EXERCISE REQUIREMENTS - From the line that contains "Is (84,183) higher" to the last line of the data below, transcribe every line exactly. Do not include the pictures.

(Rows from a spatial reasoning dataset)
=====

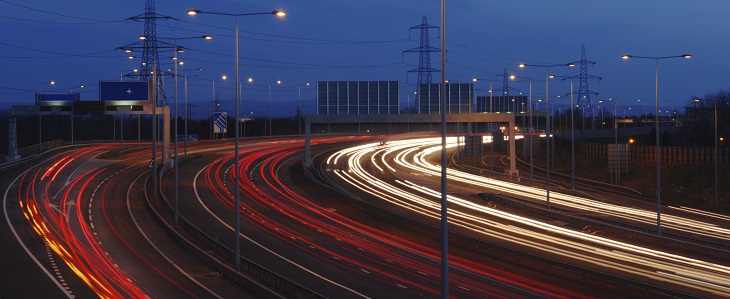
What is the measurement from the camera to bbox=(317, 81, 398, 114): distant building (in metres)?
83.4

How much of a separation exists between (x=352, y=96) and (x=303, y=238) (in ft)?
156

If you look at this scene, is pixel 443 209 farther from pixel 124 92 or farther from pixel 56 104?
pixel 56 104

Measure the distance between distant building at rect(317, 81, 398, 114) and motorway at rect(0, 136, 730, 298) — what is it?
14621 millimetres

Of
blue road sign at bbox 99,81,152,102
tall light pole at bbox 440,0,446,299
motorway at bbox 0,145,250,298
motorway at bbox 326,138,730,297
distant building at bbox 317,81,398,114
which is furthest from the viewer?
distant building at bbox 317,81,398,114

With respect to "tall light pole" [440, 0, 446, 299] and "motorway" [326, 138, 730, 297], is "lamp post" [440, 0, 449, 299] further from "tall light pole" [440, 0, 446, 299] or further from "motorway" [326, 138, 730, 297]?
"motorway" [326, 138, 730, 297]

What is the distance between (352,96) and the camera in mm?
83875

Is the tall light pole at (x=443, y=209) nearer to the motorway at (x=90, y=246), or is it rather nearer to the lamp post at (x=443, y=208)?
the lamp post at (x=443, y=208)

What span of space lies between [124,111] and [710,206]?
143 ft

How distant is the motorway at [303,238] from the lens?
87.5ft

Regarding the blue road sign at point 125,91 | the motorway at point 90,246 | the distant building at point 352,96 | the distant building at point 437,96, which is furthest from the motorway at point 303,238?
the distant building at point 437,96

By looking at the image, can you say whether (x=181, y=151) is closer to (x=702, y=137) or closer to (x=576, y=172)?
(x=576, y=172)

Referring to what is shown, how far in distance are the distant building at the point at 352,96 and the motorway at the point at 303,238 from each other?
14.6 m

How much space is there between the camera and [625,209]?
5019cm

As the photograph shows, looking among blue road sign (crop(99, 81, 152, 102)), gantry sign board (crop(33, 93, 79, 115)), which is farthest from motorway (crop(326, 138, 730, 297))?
gantry sign board (crop(33, 93, 79, 115))
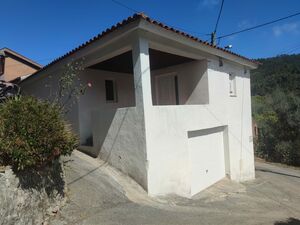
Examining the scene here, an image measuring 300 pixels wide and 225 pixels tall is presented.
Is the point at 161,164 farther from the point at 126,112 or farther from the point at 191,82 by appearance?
the point at 191,82

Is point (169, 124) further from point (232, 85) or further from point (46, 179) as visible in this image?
point (232, 85)

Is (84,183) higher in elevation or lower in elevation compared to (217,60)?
lower

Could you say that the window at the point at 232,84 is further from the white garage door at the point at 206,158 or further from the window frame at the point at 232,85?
the white garage door at the point at 206,158

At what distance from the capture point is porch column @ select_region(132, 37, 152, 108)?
24.8 ft

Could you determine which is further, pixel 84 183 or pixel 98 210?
pixel 84 183

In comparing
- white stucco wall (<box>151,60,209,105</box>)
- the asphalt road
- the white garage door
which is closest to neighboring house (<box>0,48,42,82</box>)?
white stucco wall (<box>151,60,209,105</box>)

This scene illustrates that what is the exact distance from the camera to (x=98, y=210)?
5.87 meters

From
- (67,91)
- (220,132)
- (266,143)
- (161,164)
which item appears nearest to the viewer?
(161,164)

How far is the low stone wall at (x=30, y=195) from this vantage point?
4.33 meters

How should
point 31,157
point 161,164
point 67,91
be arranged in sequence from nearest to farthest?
1. point 31,157
2. point 161,164
3. point 67,91

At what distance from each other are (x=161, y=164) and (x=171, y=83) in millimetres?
5090

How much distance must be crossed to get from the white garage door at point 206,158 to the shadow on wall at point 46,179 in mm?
4879

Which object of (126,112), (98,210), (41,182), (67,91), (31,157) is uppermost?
(67,91)

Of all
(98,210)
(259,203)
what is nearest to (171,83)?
(259,203)
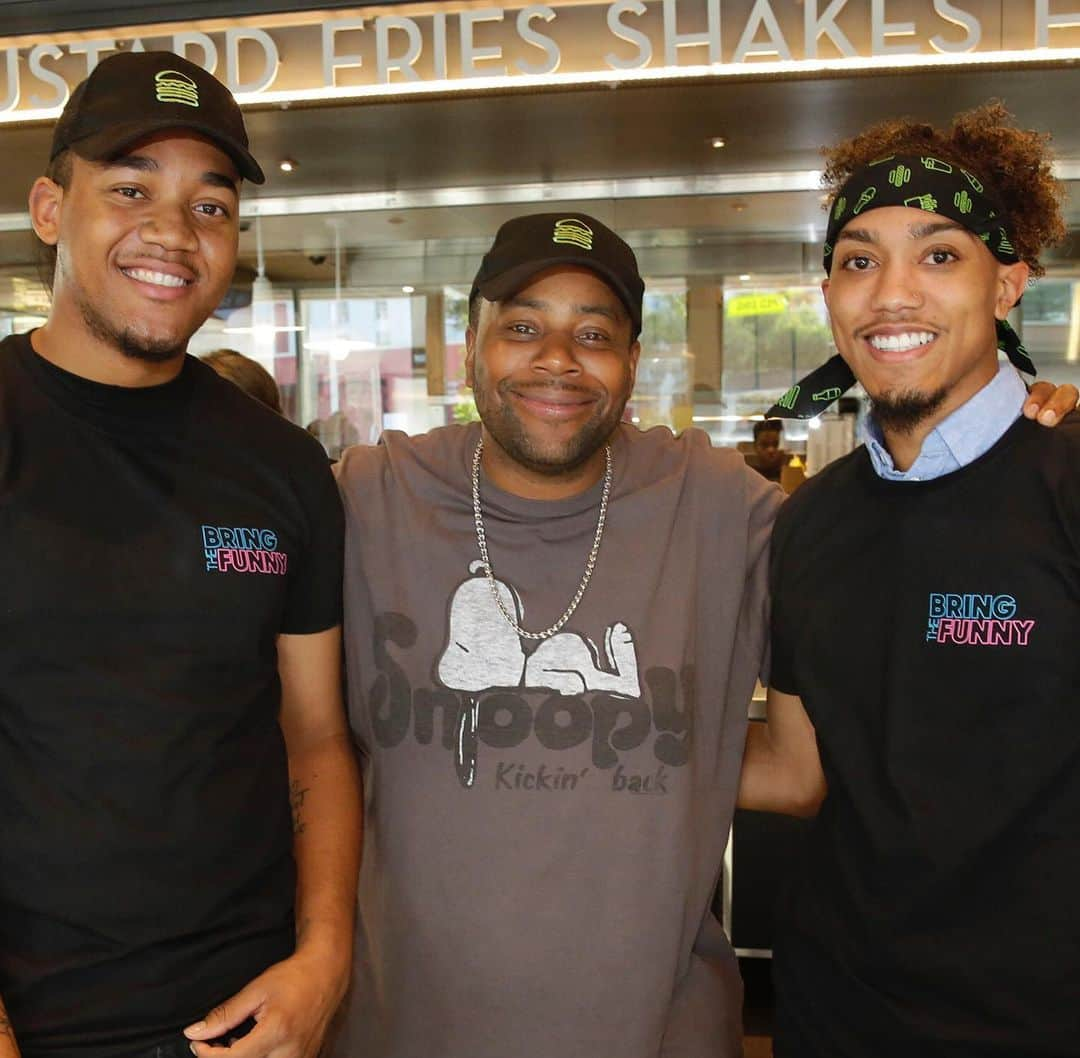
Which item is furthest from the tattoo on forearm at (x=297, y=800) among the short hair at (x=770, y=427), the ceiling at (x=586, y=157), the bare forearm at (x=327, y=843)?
the short hair at (x=770, y=427)

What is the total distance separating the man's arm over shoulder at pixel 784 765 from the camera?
5.70ft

=====

SOLUTION TO THIS EXERCISE -
Is (84,183) higher in elevation or lower in elevation compared to (217,60)?
lower

Could you say that the window at the point at 232,84 is further from the white garage door at the point at 206,158 or further from the window frame at the point at 232,85?
the white garage door at the point at 206,158

At what distance from the capture point is porch column @ select_region(132, 37, 152, 108)?
24.8 ft

Could you determine which is further, pixel 84 183 or pixel 98 210?
pixel 84 183

In comparing
- white stucco wall (<box>151,60,209,105</box>)
- the asphalt road
- the white garage door
which is closest to neighboring house (<box>0,48,42,82</box>)?
white stucco wall (<box>151,60,209,105</box>)

This scene illustrates that what is the exact distance from the camera to (x=98, y=210)?
5.87 meters

From
- (67,91)
- (220,132)
- (266,143)
- (161,164)
which item appears nearest to the viewer?
(161,164)

How far is the low stone wall at (x=30, y=195) from this vantage point?
4.33 meters

How should
point 31,157
point 161,164
point 67,91
be arranged in sequence from nearest to farthest?
1. point 31,157
2. point 161,164
3. point 67,91

At what distance from each other are (x=161, y=164) and (x=171, y=83) in millimetres?
5090

How much distance must be crossed to get from the white garage door at point 206,158 to the shadow on wall at point 46,179 in mm?
4879

Which object of (126,112), (98,210), (41,182), (67,91), (31,157) is uppermost?
(67,91)

Of all
(98,210)
(259,203)
what is nearest to (171,83)?
(259,203)
Which item is furthest from the tattoo on forearm at (x=297, y=800) among the short hair at (x=770, y=427), the ceiling at (x=586, y=157), the bare forearm at (x=327, y=843)?
the short hair at (x=770, y=427)

What is the total distance separating the man's arm over shoulder at pixel 784 765 from the camera?
5.70ft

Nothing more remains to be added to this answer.